**Task objective**. Please continue the essay on senior living below, picking up after its final sentence and writing the next part.

**Text provided**.
****************
By Steve Moran

Did you see the stories about how In-N-Out Burger opened their first locations in Colorado and it took 14 hours to get through the lines? This, from The Daily Mail, is my favorite story:

Brawl

Burger Joints and Senior Living

I guess it is hard for me to imagine a brawl between prospective residents for a senior living community. Or even a brawl between family members wanting to get their loved one into a senior living community. And yet, it makes me grin to imagine two old guys bashing each other with canes or ramming their wheelchairs into each other trying to get the last apartment in your senior living community.

Can’t you just picture it?!

If We Live Up to Our Promise

I am one who believes that when senior living is done right it is worth a 14-hour wait, worth brawling over to be in that community that makes those last chapters of an older person’s life great, because:

  1. Residents will live more purposeful lives
  2. They will live longer
  3. They will live healthier lives
  4. They will be happier

Residents will write books, compose plays, start companies, and mentor future leaders. They will create and contribute, they will support each other and together change the world in remarkable, mind-blowing ways. The challenges of aging will just be an aside that, rather than hindering, actually inspire older people to reach new heights of excellence.
****************
**Data section**.
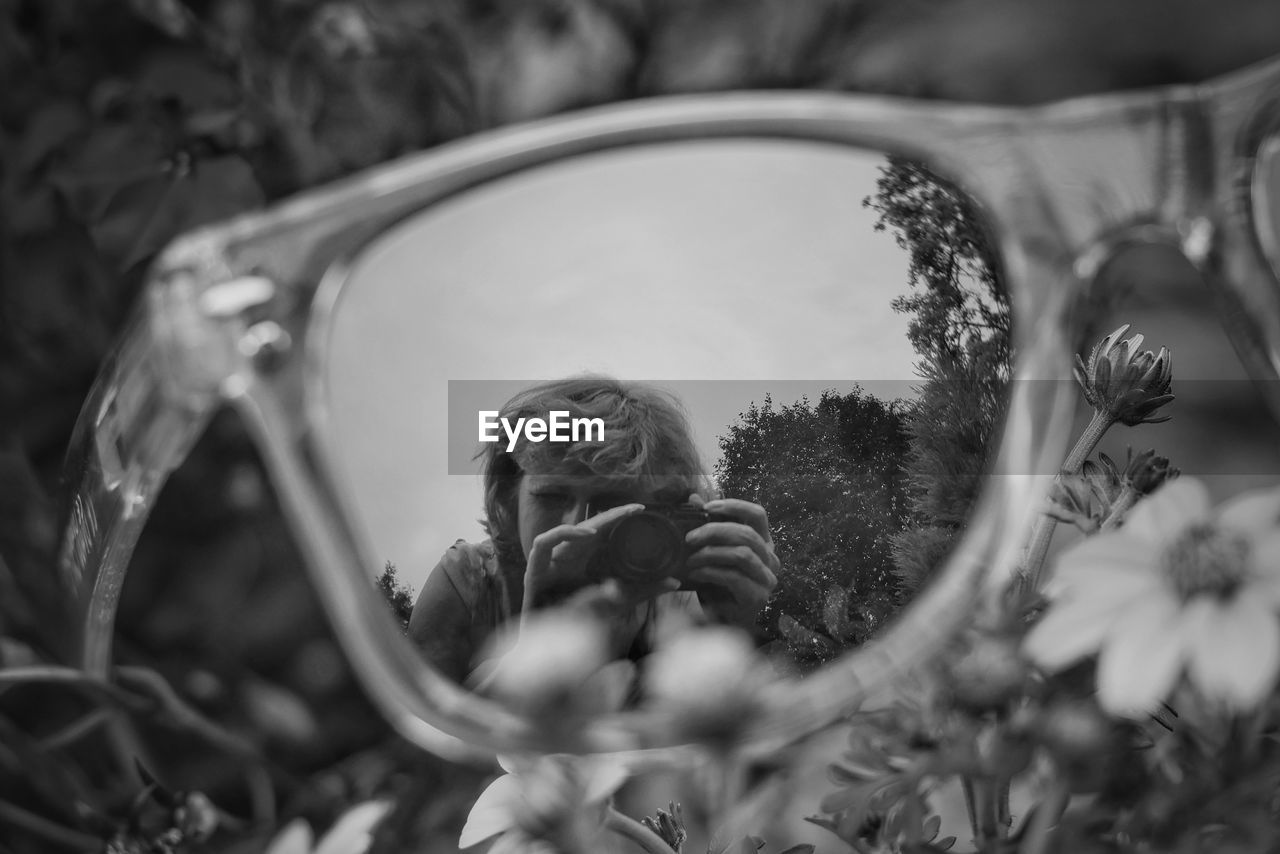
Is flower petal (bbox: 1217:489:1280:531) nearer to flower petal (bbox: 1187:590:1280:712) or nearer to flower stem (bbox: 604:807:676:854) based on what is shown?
flower petal (bbox: 1187:590:1280:712)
****************
**Answer to this task**.
What I Am Not So Sure of

I have spent a lot of time thinking about this, and I am not quite sure we actually believe our own press. Do we really believe senior living provides older people with their best possible lives? Or are we still living in a world where senior living leaders hope they make enough money so they will never have to live in senior living?

We have so much potential to change the world and I am fearful we are, at best, only scratching the surface. We are getting closer to reaching our full potential. But progress is slow. I fear we are crawling toward the finish line with apathy rather than sprinting with passion.

What do you think?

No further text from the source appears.